The *float* type gets its name because of this key fact that the division line between the two pieces “floats” around, not existing in any one specific place but instead varying based on what number it’s actually storing. If the base is a large number, it will eat more bits and push the boundary over; if it’s a very small number, it will eat fewer bits and the boundary will move the other way. The more bits the mantissa is given, the more precise fractions it can describe. This yields a pretty elegant system where numbers that are very close to 0 (and thus, have very small bases and big mantissas) can hold very precise fractions, while numbers that are extremely large (huge bases and tiny mantissas) start to lose out on precision. Since, as describe before, floats aren’t actually int + decimal, this trading of bases for precision can even be completely inverted, where whole numbers themselves start being skipped over. This makes floats useless for counting at very high values, but allow them to store way, WAY larger values than integers can if you don’t care about being super duper accurate.

The result of this compromise is that the float can only store a finite number of fractions between any two whole numbers. These fractions are more or less on equal intervals where the interval size is determined by the number of bits that the mantissa has access to. This creates granular “steps” to decimals between numbers. Anything that comes up in math operations that doesn’t land neatly on one of those steps will get rounded to the closest available step. **Your error happens because the fraction `1/10` does NOT land on one of these little steps.** It gets rounded to something very close to, but *not quite equal to* 1/10. If this was a calculation with very messy decimals and you only care about the answer precise to two or three decimal places this wouldn’t matter, but if you are trying to add two numbers like this together and you’re expecting a clean, precise output, you will quickly notice the tiny errors building up.

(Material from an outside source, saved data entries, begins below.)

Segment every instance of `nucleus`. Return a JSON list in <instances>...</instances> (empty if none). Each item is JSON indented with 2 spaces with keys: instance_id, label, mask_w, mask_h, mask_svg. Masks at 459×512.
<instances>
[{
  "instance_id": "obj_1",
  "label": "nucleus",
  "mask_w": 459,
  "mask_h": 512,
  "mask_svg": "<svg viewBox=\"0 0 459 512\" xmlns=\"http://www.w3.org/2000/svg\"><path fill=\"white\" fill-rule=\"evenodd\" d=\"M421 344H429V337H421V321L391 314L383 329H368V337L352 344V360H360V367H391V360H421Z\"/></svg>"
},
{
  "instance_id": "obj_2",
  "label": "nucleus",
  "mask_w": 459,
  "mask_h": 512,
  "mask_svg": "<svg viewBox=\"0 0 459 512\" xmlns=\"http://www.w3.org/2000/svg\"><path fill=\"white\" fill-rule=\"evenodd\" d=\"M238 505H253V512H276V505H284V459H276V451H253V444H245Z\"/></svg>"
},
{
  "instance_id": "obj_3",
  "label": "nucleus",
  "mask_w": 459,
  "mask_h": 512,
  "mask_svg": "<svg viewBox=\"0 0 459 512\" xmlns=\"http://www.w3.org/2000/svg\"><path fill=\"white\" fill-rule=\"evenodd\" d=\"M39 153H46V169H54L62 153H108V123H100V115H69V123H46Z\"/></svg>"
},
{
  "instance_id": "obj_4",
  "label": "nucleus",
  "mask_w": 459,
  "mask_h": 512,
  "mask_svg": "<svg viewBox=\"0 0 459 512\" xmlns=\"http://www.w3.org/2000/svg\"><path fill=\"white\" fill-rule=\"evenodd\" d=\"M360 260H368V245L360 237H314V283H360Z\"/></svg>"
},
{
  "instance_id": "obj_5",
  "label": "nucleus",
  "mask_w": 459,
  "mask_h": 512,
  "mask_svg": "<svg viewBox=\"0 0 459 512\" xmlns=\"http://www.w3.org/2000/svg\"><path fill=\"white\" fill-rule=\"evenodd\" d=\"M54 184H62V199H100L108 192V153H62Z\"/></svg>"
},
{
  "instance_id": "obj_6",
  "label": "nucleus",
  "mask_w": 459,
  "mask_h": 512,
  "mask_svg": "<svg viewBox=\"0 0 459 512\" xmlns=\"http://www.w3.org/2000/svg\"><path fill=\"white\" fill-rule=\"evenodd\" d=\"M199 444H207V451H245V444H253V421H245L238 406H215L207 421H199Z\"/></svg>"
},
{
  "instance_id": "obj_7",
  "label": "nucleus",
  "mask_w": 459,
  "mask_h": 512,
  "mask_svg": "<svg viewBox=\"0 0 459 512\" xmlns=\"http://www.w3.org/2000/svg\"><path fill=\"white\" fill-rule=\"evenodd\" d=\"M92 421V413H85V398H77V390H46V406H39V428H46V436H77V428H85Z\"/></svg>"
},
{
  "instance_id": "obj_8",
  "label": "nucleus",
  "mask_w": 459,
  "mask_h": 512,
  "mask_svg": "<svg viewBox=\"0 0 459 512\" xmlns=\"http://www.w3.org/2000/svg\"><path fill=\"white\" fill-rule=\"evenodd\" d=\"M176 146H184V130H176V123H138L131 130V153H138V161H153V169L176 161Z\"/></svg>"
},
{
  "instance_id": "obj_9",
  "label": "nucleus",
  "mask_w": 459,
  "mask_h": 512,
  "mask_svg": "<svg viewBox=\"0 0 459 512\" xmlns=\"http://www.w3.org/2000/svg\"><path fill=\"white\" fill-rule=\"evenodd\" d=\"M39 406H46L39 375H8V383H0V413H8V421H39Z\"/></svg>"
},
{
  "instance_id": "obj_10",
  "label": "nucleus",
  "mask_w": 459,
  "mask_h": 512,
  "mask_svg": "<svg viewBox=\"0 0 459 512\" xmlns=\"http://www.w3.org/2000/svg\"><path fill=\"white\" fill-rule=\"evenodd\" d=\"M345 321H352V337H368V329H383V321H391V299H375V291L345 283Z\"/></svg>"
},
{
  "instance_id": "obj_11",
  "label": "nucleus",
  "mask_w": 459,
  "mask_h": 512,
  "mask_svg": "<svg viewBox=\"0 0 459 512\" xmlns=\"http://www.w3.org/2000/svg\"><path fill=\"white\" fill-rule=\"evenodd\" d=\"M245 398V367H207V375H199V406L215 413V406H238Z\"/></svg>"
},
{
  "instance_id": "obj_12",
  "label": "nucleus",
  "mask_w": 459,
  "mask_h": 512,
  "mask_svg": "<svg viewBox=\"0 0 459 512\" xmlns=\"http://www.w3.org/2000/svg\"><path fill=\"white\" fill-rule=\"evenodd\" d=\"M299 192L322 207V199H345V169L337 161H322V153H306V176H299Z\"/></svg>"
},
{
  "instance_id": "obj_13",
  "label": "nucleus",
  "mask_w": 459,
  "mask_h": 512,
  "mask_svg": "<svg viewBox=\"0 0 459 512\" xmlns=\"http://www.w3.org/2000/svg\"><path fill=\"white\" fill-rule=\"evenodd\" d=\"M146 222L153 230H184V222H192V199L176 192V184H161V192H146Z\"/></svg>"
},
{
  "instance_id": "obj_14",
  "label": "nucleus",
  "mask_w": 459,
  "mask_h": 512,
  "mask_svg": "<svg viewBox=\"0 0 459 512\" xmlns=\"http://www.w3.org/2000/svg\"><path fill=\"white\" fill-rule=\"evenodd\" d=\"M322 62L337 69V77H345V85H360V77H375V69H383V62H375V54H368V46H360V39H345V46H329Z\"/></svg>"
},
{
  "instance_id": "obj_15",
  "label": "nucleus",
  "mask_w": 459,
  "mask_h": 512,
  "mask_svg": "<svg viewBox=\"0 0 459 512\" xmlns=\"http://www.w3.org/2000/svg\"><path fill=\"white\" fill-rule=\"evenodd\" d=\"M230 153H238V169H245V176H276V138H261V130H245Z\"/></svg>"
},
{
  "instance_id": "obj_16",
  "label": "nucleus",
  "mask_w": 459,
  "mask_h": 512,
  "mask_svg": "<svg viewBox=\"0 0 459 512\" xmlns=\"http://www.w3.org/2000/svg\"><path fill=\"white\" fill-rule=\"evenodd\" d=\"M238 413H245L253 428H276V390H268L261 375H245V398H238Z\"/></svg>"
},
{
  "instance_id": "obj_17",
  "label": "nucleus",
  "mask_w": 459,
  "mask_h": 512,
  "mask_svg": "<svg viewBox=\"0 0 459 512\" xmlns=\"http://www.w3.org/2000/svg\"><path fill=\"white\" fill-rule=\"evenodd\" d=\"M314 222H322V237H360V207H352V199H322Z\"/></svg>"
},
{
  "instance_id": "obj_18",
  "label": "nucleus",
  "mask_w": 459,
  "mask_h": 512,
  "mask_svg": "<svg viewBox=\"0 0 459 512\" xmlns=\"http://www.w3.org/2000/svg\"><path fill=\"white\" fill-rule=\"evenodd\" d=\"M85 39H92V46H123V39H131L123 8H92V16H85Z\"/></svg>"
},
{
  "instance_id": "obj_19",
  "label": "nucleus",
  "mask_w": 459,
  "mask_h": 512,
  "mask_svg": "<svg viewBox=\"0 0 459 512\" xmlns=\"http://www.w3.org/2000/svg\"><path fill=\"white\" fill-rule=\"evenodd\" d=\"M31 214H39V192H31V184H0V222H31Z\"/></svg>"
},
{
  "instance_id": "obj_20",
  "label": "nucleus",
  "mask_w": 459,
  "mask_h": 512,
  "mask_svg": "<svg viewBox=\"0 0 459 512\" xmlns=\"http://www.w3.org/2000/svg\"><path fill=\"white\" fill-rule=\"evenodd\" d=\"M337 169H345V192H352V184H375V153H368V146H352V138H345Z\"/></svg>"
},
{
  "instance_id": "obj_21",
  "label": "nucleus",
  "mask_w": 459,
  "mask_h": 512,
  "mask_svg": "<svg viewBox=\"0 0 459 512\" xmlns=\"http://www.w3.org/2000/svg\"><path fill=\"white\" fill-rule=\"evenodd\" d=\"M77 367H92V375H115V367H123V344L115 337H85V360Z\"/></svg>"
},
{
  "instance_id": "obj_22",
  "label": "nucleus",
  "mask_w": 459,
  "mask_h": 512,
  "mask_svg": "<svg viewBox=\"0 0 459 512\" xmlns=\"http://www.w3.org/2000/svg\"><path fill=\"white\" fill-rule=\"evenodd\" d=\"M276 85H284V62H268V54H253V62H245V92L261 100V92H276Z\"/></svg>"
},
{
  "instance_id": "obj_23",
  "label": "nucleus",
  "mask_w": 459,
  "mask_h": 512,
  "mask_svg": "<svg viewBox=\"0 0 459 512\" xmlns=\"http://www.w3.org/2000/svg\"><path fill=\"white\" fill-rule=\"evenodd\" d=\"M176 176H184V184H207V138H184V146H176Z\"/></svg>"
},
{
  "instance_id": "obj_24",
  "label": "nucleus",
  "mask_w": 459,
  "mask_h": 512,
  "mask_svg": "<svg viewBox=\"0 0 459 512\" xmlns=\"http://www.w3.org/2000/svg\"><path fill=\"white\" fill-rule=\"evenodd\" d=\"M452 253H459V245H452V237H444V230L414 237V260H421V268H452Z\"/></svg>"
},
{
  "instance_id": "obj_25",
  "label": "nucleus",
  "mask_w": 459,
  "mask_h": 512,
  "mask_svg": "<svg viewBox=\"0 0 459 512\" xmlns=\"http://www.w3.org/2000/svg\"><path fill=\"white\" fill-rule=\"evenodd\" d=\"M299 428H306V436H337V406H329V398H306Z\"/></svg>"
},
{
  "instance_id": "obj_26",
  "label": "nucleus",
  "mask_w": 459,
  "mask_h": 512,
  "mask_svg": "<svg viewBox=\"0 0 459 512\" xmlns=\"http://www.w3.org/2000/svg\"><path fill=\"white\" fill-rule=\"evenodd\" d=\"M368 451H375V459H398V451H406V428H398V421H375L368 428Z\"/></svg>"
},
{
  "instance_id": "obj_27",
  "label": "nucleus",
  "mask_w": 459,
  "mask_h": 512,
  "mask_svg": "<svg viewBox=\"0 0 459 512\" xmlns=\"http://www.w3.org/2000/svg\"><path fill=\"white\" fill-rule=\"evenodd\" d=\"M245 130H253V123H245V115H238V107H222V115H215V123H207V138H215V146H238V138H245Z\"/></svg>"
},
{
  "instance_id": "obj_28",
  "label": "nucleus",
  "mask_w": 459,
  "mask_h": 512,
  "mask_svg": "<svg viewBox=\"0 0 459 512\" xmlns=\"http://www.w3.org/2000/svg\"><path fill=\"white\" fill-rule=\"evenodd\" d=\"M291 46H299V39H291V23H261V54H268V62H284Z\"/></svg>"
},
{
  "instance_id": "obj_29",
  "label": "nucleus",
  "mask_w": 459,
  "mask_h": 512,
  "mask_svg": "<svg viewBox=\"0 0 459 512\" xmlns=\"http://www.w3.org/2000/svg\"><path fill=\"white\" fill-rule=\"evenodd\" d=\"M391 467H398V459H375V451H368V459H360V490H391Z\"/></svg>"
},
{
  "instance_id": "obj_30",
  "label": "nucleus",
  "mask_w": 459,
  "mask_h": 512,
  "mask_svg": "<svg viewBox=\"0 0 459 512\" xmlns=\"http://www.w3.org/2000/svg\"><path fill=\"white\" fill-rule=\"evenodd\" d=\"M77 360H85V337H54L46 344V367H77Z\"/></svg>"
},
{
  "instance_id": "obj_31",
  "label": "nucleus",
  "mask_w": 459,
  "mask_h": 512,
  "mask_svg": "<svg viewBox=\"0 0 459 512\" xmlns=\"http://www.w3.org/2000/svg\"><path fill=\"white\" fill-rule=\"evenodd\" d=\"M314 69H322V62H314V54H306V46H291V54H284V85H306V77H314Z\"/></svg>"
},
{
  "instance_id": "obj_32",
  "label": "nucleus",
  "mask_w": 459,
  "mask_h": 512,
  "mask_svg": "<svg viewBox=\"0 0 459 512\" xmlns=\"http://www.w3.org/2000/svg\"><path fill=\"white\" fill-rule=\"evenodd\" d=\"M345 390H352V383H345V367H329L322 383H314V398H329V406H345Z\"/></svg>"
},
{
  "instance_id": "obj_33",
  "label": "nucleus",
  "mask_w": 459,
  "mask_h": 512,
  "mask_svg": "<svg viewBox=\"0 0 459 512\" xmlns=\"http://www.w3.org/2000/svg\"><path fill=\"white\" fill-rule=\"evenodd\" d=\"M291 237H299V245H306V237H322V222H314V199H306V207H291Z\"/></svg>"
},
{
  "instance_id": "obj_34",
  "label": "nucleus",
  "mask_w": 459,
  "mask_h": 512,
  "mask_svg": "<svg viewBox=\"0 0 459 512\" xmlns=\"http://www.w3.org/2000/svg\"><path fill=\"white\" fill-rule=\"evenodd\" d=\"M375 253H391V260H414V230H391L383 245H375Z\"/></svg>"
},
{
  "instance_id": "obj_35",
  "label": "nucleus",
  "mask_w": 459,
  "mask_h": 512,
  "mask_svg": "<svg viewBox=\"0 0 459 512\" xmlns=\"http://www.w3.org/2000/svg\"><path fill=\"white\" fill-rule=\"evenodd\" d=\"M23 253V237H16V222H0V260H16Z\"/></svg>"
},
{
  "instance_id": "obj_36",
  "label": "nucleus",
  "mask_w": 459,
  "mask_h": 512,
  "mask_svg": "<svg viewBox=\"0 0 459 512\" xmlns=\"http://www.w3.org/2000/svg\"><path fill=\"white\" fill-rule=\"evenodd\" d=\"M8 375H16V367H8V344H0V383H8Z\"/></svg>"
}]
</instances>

Does the Posit number type get around the limitations of floating point values being rounded? I have briefly looked at it, but I’m still not familiar enough with Posit to know.

The problem is due to the fact that tenths cannot be accurately stored in a binary floating point representation. Thus, every number with a decimal contains a bit of rounding error, which typically isn’t shown. Typing 0.1 doesn’t yield a value that is *precisely* 0.1, and similarly with 0.2 and 0.3, but the error doesn’t scale linearly with the size of the number (it honestly doesn’t scale at all). E.g. the error in 0.2 is not twice as large as for 0.1 just because 0.2 is twice the size of 0.1.

If you want precision, you have to use integers, not floating point numbers, or a specific decimal formatting that gets around this problem. Alternatively, use a programming language that’s actually intended for computational work, like FORTRAN or MATLAB or whatever.